I am so thankful for the people that I know well, and even acquaintances.  I have met such interesting people who have touched my life in so many ways. I have amazing friends in and out of the burner, hasher, geeky, arty, and wine communities.

Again, it’s not like I am without sadness at times, and the passing of someone that worked for me this week rocked my foundation a bit, and just made me take stock.  I cried a lot. For her, for her young children, and for my own thoughts of how life is short and not wanting it to end anytime soon. I also cried too for those who I know who are genuinely unhappy. Those who make the same commitments to be saddened deeper – again and again. I wanted to try and inject some catalyst for them..something that could make them possibly start to smile. I read in a Buddhist book once, “The saddest thing is knowing you cannot help those that you love.”

I realize that for there to be real change, people must help themselves. I just hope that some might try to find thanks in the littlest things, because I know this advice helped me when going through my divorce.
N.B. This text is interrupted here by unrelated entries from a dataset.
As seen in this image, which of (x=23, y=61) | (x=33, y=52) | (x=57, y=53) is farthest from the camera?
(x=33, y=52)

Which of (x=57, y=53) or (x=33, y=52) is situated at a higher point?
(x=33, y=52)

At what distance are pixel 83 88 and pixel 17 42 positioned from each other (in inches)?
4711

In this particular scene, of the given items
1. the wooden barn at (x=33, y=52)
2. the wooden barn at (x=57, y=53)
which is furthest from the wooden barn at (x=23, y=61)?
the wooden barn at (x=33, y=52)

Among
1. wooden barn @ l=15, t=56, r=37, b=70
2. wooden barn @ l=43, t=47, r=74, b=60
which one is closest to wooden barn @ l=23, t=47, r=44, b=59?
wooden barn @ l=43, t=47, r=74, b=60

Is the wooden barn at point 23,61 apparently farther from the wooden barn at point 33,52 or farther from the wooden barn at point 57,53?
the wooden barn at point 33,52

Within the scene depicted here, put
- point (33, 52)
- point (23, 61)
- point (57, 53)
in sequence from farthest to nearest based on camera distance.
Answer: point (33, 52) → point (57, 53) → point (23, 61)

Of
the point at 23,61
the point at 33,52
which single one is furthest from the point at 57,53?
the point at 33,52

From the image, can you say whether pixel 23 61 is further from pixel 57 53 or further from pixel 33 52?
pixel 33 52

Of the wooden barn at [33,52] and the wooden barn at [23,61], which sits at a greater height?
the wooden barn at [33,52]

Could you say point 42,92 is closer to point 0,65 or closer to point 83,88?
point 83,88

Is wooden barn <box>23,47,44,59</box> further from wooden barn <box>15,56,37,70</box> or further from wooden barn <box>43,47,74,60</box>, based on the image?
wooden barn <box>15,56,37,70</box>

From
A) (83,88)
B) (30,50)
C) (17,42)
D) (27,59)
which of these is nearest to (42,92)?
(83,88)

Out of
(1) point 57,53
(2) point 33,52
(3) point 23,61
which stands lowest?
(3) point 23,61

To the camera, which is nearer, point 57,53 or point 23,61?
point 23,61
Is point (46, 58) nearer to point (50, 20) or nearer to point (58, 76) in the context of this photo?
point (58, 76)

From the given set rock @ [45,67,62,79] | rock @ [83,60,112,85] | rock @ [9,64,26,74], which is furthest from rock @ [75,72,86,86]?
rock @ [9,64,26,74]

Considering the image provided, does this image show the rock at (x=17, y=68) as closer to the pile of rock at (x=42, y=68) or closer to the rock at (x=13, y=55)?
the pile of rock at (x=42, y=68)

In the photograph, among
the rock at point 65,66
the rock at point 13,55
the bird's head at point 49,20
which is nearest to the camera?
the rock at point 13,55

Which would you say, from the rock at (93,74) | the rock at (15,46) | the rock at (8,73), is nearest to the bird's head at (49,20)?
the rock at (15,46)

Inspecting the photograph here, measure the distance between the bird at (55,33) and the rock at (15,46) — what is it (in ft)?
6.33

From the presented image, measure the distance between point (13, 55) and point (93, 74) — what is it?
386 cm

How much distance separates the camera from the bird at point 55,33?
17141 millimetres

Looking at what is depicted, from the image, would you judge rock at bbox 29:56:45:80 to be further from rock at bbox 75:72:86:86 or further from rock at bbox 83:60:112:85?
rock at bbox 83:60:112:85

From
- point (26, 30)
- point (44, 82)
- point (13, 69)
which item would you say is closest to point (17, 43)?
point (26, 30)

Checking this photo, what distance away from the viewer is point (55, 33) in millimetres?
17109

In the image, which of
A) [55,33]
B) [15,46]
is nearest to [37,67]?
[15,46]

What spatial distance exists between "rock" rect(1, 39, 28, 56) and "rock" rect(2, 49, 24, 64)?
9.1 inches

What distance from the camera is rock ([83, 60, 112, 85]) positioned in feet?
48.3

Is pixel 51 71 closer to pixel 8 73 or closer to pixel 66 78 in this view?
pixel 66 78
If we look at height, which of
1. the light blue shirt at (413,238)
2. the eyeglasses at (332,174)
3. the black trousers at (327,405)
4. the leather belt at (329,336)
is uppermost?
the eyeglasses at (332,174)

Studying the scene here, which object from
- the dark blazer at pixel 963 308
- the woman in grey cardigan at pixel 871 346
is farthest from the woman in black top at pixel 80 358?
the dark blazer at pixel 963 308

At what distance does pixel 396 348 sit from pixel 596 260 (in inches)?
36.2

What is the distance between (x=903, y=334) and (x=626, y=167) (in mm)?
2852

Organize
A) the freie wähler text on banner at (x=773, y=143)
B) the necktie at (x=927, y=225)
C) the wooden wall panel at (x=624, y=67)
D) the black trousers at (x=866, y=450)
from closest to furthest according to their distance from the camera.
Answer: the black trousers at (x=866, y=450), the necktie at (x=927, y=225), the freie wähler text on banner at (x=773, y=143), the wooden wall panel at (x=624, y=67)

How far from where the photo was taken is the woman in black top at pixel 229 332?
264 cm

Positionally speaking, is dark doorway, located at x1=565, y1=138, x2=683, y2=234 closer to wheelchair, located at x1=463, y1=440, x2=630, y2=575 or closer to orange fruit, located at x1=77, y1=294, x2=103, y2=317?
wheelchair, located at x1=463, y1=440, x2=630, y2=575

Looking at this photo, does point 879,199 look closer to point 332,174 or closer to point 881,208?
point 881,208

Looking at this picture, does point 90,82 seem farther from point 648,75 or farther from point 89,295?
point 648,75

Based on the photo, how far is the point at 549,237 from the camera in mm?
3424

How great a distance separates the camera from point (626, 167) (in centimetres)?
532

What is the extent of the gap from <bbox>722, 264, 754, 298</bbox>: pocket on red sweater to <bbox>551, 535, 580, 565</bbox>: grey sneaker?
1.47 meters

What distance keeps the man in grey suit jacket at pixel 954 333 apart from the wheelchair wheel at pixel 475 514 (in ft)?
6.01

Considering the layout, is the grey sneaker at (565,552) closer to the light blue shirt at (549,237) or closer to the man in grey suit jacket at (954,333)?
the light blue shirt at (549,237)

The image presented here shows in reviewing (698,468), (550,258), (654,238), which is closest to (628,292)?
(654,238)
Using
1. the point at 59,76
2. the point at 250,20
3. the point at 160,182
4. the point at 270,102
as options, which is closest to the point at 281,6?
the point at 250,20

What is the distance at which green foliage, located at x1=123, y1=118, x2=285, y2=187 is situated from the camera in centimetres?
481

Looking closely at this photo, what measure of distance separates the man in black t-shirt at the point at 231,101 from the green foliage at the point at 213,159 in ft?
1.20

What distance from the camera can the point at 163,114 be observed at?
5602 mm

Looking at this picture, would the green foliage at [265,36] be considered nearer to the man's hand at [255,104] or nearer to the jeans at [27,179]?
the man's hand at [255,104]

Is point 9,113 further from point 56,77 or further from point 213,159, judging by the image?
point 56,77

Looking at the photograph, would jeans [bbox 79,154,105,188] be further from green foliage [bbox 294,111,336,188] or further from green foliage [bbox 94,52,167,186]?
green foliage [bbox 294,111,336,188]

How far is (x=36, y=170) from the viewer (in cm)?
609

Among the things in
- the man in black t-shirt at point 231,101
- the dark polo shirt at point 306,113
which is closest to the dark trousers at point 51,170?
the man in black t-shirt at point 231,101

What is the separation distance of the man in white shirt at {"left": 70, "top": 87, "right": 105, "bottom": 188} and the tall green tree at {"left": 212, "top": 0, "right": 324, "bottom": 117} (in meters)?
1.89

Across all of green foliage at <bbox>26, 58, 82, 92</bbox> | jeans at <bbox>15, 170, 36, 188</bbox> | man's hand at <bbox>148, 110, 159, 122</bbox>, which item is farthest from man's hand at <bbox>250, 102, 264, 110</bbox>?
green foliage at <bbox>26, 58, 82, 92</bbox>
When I look at when things have been dark in my life, when I purposely started to give thanks for even the smallest of positive things,  it set something in motion.  To me I would compare it to those who deny 11:11 having any meaning, but try to keep an open mind. (like celebrating 11/11 just because).  Later, they start to see 11:11 everywhere, and it becomes a positive for them. I believe so strongly that if you take stock and give thanks to the small things, it’s like placing an order with some higher being (with the Universe, with God, with yourself) for bigger and better things.

In focusing on being thankful for the small things, I feel I have attracted into my life some major big things. I know for certain it has worked for me. I know this has worked for others. If you are not happy, why wait? Why not *try* to find that small thing that made you even half smile today?

Feeling very philosophical and thankful this morning. Feeling like no matter what – I am winning.

Not competing against anyone else, but just comparing to how I could have been if I were not trying, not risking, not failing, not succeeding.  Winning my life. Adam asked me if I smoked something this morning as I couldnt stop gushing at being happy and loving him – and well, just saying some other very silly things. But, no, Im high on life.

Well, and maybe some caffeine.

Thanks for reading this. I hope you do try to give thanks everyday to something or someone.

If you have ever found, or find in the future, that being thankful works for you, I would love to hear your stories.